» What you have to do: Give the lines again exactly as they appear below, from the line with "Продается 3-х комнатная квартира, 90,6 м²" to the line with "15 Cambridge Glen Drive, Strathmore, Alberta", both included, and only those lines. Leave every picture out.
[Input for this task Boundary: Start]
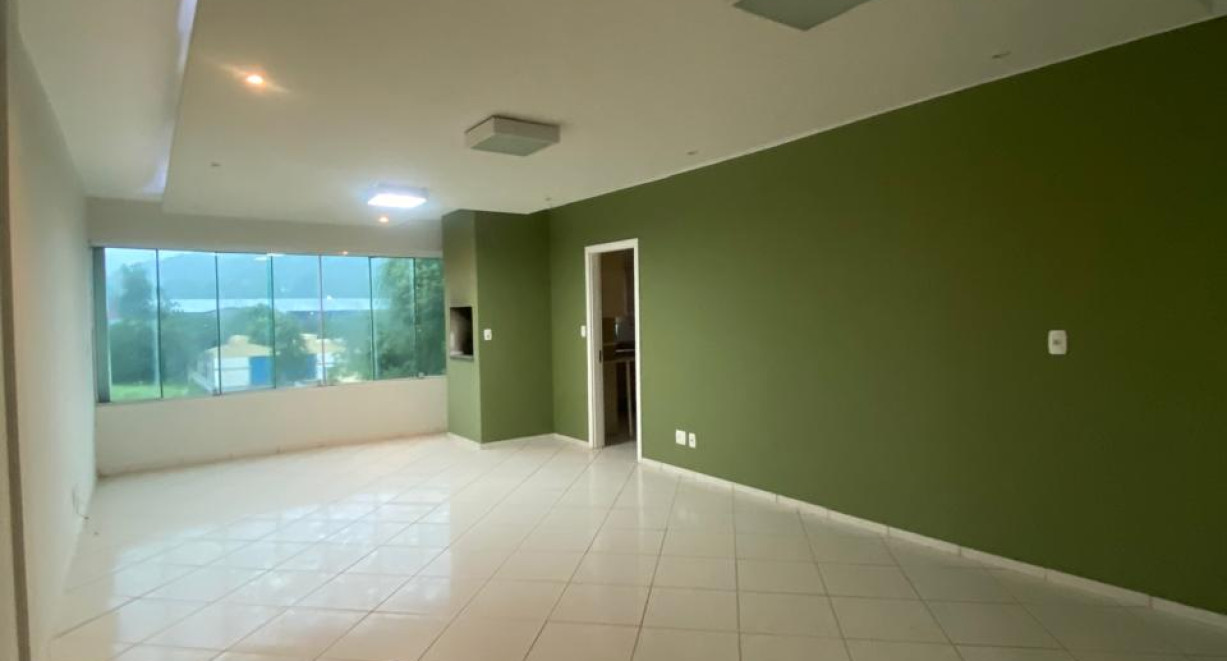 Apartamento no Ed. Amanda em Santa Maria. - Rua João Batista da Cruz Jobim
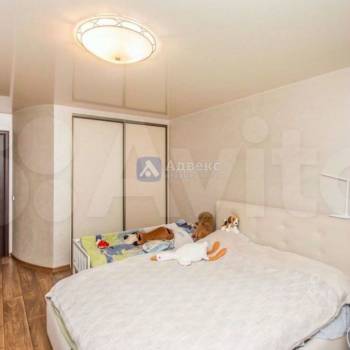 Продается 3-х комнатная квартира, 90,6 м²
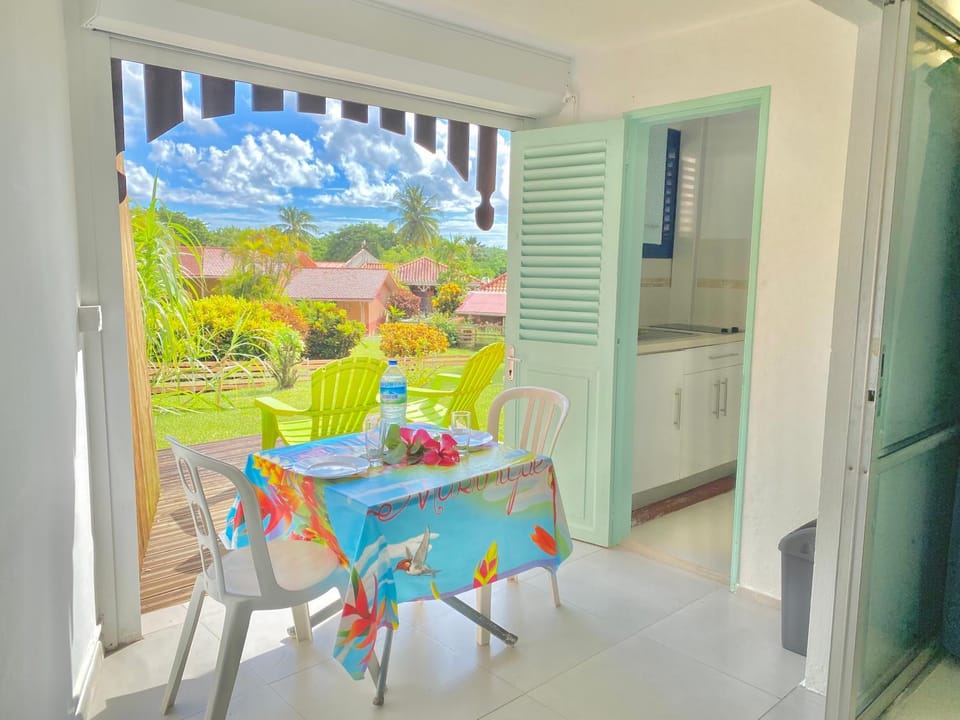 Studio Petite Plage - Pieds dans l'eau Apartment in Sainte-Anne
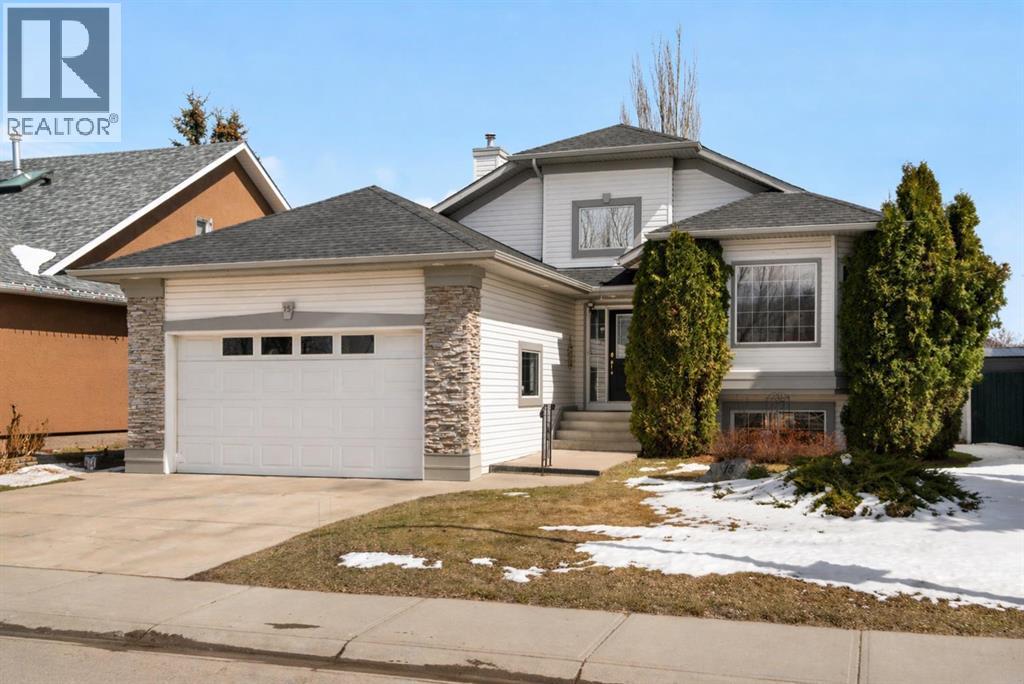 15 Cambridge Glen Drive, Strathmore, Alberta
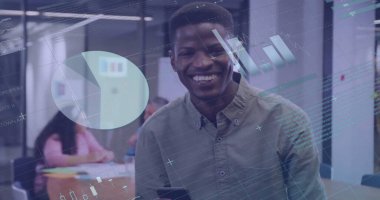 Gülümseyen Afro-Amerikan iş adamının mali veri işleme görüntüsü. Küresel finans, iş, bağlantılar, hesaplama ve veri işleme kavramı dijital olarak oluşturuldu.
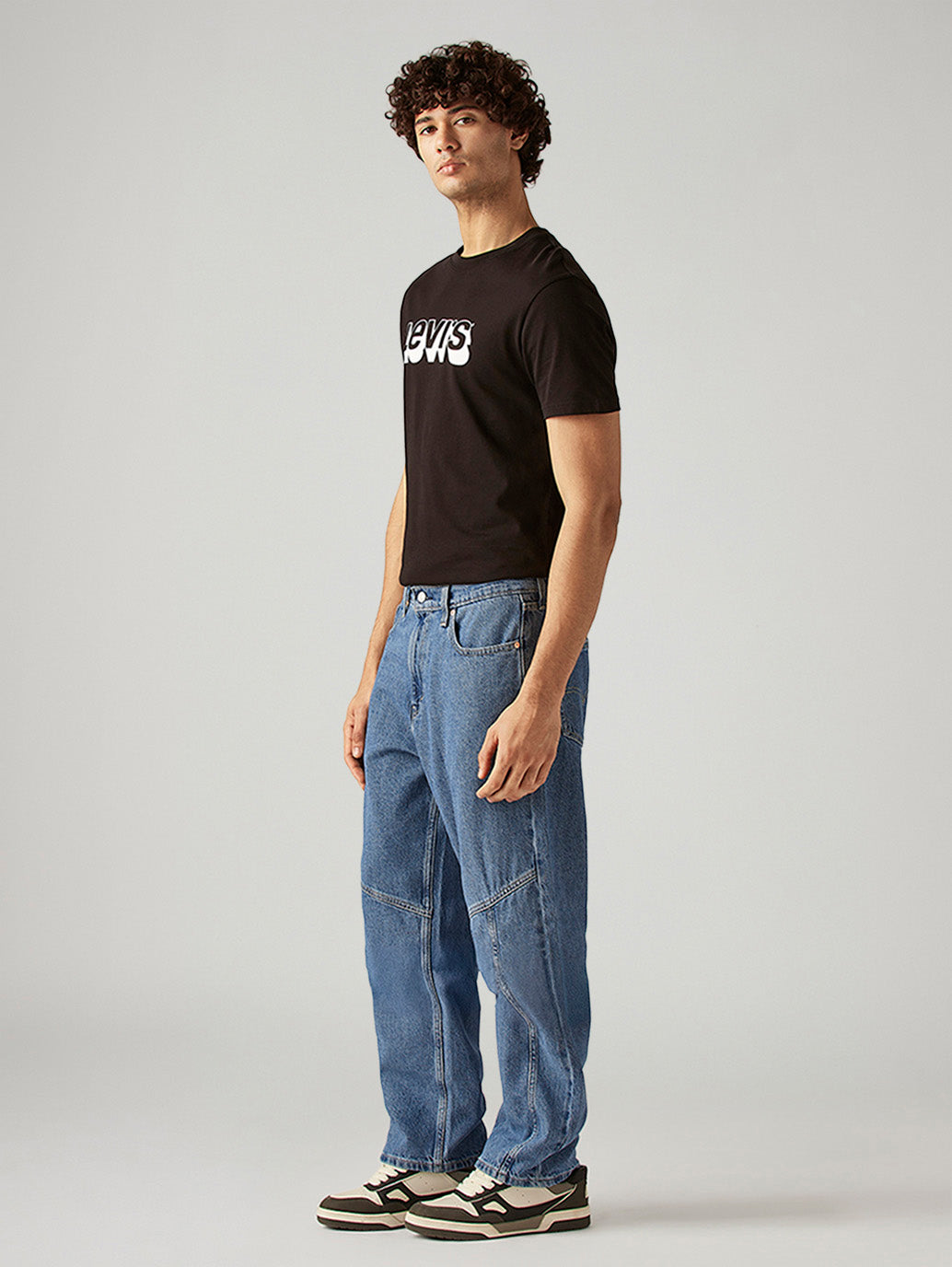 Men's 568 Blue Loose Fit Mid Rise Jeans - Side View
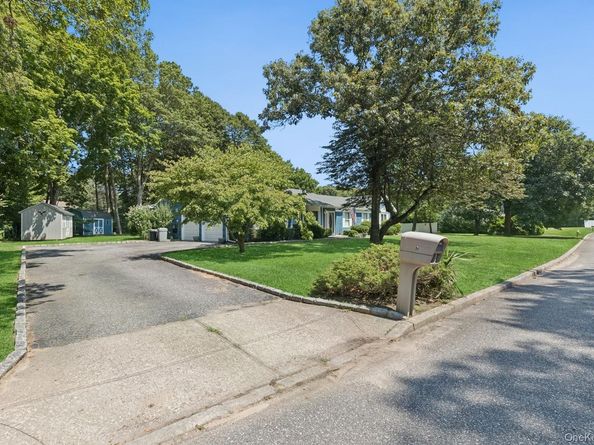 7 Fuller Drive, Ridge NY 11961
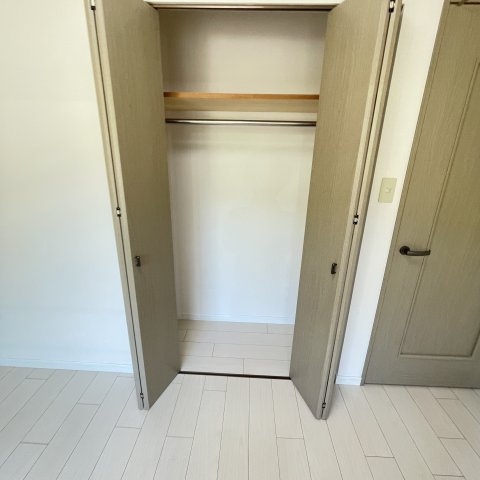ハイライフ室蘭の玄関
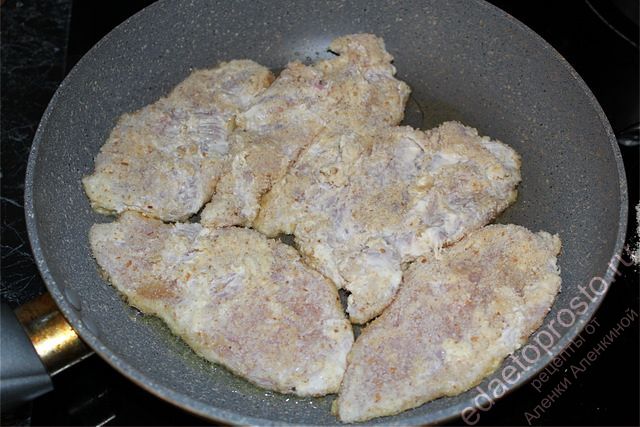 Выложить куриное филе в сковороду с маслом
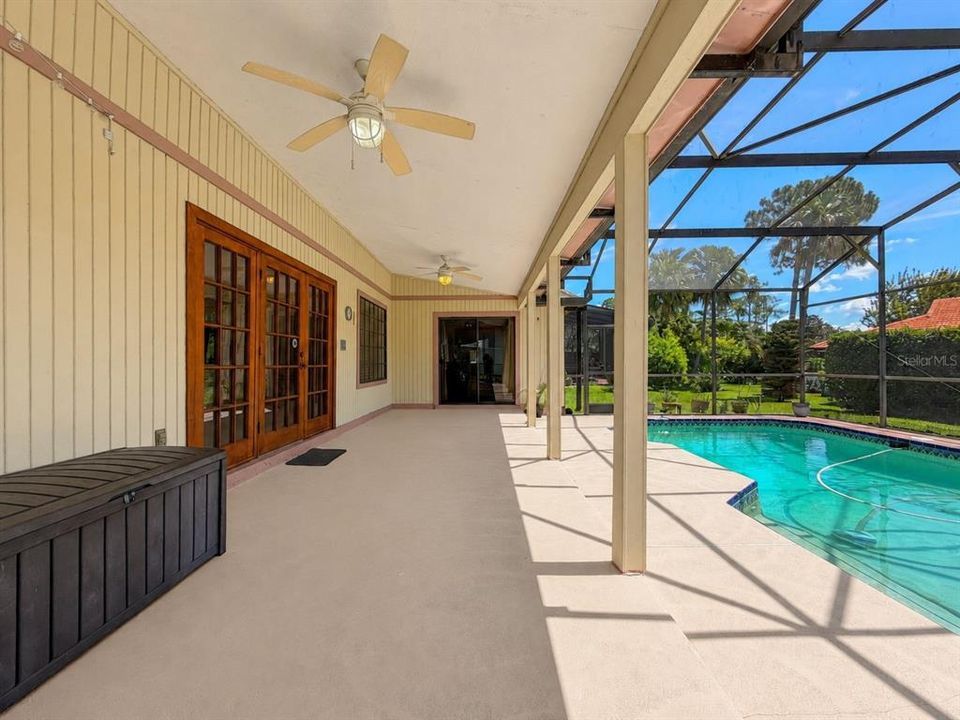 For Sale: $649,000 (4 beds, 2 baths, 2273 Square Feet)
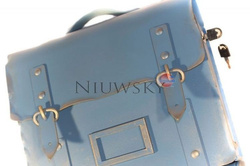 Skrzynka pocztowa na listy w kształcie teczki z dwoma paskami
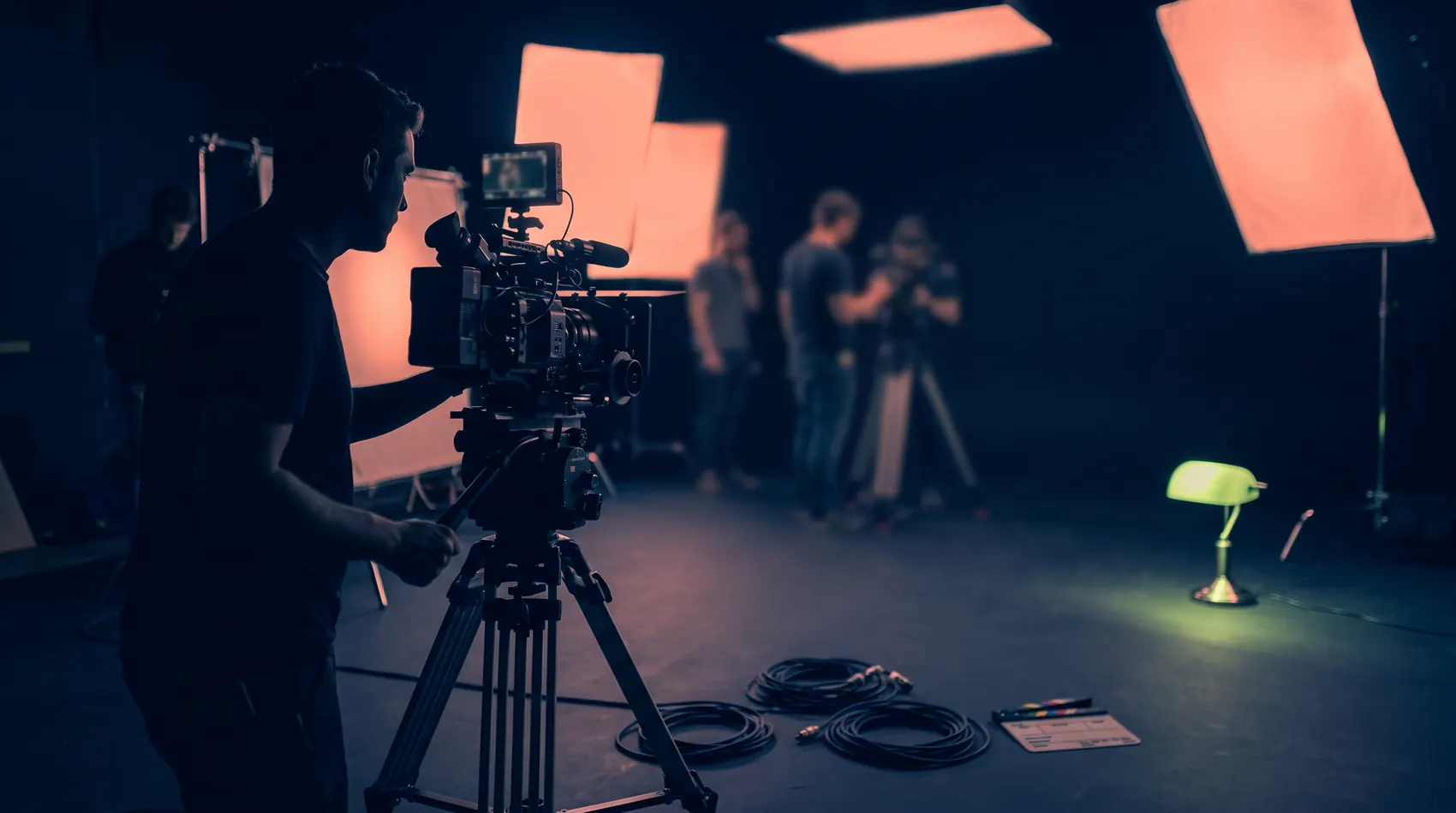 Tournage vidéo en studio : caméra cinéma, softbox, équipe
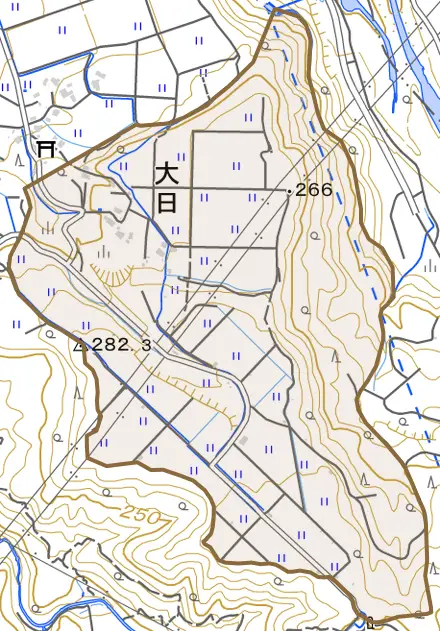 大日とその周辺の地図。町の範囲を重ねている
[Input for this task Boundary: End]
» Result of this task:
 Продается 3-х комнатная квартира, 90,6 м²
 Studio Petite Plage - Pieds dans l'eau Apartment in Sainte-Anne
 15 Cambridge Glen Drive, Strathmore, Alberta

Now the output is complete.